■ Exercise brief
Condense the paragraph of the essay on early jobs that begins "When I turned sixteen" into a shorter version that keeps its main facts.

Tag Archives: dignity of work

Maximum Benefit, Minimum Wage (Part One)

“The best preparation for good work tomorrow is to do good work today.” Elbert Hubbard

The greatest legacy from my parents was watching them do their jobs, whether that was in a formal workforce or at home. They did not raise any lazy kids. We were all blessed with a variety of humble jobs when we were young. For me, I started as a paperboy, then shoveling snow for neighborhood driveways. After caddying at the local nine-hole golf course for a summer, I had a relatively miserable weekend job bagging groceries at the grocery store in the center of our small town.

 I enjoyed much more some side cash jobs cleaning dead bugs off and waxing airplanes at the local airport, splitting the per plane fee with my friend, and unloading railroad cars piecework with the same friends on weekends for a local lumber wholesaler. All cash jobs. Boxcars fully loaded with fir gutters were the hardest challenge to “break the car” (get started by sliding all the way into the car on your back at the top to kick out to your buddy the first few forty-foot pieces jammed up against the roof.)  OSHA and Department of Labor enforcement and the nanny state was not as omnipresent then. We learned about planning to attack the load and how to remove splinters from various parts of our anatomy.

Next followed by a wonderful six weeks before turning sixteen on a dairy farm during haying season. A buck an hour cash in an envelope on Friday evening – never – before or after – was I richer. We would follow a relentlessly moving flat wood trailer being pulled by a slow-moving tractor, passing bales of hay from the rows on the field to the foreman, who stacked them high. When the trailer was stacked high, we hopped on the back to ride to the barn. We then reversed the process, handing the bales up to the foreman in the barn to be stacked for winter forage. Going home sunburned and covered in itchy hay dust and sweat after a day in the company of similarly tired, affable friends, I do not know if I have ever since experienced as full a sense of pride, job satisfaction, and a foretaste of manhood.

When I turned sixteen, the work rules allowed me to get an “on the books” job that my dad lined up for me through a friend at a local family-owned fence company, paying minimum wage of $1.25 an hour. A quarter more an hour than haying, but much less after taxes. It is the first job that shows still on my social security history statement. I worked there summers and weekends through the rest of high school and my first two years of college. Over the many years since, the indelible lessons learned there and on those early jobs helped form me for tree climbing arborist jobs, truck driving, newspaper reporting, and ultimately lumberyard work from the bottom up in a millwork shop to executive jobs managing multiple yards with hundreds of employees.

 “We work to become, not to acquire.” Elbert Hubbard

The fence company was a small conglomerate run by a father, Vito, and three sons, Bobby, George, and Dickie (affectionately nicknamed “Space” for his cranial volume without any noticeable filler). Vito’s brother, Crazy Charlie, hung around and lived up to his name. Charlie enjoyed bossing everyone about without any defined authority to do so. Bobby ran the fence company, although his handsome visage, easy charm, and capacity to party occupied his most focused attention. He was as likeable a character as one could hope to meet. Bobby was very competent to run the place when he chose to do so. Bobby was a good friend to the Songin brothers, one of whom frequently stopped by the shop. Butch, Queey, and Harold were local sports heroes and gifted natural athletes. All of them played minor league professional hockey with the old Providence Reds. Butch was the star hockey player, although all three were very good. Butch was also the first quarterback for the old Boston Patriots before they had their own stadium.

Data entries
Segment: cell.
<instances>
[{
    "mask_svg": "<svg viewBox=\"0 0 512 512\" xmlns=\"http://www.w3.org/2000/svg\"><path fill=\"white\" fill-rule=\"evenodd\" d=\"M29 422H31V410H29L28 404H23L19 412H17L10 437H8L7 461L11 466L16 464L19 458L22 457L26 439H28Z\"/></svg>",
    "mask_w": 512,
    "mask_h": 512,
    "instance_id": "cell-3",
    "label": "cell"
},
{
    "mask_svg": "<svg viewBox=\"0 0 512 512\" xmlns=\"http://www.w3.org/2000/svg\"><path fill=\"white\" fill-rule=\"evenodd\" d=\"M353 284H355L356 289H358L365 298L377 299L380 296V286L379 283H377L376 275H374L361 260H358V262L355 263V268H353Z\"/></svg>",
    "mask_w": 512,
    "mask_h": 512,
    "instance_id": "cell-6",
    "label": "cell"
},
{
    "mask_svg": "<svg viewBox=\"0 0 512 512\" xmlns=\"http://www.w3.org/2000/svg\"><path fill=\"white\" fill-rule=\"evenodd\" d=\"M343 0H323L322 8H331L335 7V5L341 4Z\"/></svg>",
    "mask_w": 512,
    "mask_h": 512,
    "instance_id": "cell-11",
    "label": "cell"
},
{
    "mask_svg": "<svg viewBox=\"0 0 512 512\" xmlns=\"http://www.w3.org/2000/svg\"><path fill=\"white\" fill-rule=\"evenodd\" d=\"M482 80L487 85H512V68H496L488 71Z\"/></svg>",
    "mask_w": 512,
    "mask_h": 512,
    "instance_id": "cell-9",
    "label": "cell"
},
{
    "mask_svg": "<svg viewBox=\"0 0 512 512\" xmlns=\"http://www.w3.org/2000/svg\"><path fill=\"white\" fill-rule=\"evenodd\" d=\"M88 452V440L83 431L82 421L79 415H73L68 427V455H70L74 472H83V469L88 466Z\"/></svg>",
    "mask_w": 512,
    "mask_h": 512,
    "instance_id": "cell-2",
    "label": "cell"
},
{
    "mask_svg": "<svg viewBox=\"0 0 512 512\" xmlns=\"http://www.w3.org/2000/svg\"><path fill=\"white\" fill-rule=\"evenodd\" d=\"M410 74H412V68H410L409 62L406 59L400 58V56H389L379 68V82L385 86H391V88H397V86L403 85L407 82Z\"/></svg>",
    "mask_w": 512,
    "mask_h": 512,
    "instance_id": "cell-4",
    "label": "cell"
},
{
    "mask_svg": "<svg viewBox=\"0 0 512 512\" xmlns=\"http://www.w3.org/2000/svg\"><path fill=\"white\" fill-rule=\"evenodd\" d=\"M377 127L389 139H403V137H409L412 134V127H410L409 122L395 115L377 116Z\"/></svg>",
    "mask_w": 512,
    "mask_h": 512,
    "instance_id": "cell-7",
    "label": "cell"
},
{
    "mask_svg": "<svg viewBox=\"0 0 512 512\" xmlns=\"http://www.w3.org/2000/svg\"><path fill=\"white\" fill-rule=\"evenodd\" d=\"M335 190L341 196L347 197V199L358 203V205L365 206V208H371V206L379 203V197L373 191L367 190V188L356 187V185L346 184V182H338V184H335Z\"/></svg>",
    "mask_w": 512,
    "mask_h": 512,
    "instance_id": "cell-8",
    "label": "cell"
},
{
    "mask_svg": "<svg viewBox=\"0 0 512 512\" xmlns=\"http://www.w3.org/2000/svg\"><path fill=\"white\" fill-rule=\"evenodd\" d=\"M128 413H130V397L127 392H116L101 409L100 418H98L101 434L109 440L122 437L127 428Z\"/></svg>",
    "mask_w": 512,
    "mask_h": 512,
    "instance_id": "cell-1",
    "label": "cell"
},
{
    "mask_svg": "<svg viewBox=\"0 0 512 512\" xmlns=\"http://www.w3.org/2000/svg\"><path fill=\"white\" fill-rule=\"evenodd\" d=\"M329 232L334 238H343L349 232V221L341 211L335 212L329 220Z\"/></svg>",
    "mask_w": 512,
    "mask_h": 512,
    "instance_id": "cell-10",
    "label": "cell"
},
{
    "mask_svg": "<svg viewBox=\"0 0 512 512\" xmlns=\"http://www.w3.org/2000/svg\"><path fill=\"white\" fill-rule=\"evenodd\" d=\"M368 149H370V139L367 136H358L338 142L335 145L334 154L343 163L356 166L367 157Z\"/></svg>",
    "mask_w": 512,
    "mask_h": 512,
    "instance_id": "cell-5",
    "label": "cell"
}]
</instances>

■ Response to the task
At sixteen, the writer could take an "on the books" job, which the writer's dad arranged through a friend at a local family-owned fence company paying the $1.25 minimum wage. That was a quarter more an hour than haying but less after taxes. It is the first job on the writer's social security history statement. The writer worked there summers and weekends through high school and the first two years of college. Lessons from that job and the earlier ones shaped later work as a tree-climbing arborist, truck driver, and newspaper reporter. They also shaped a lumberyard career that rose from a millwork shop to executive jobs managing multiple yards with hundreds of employees.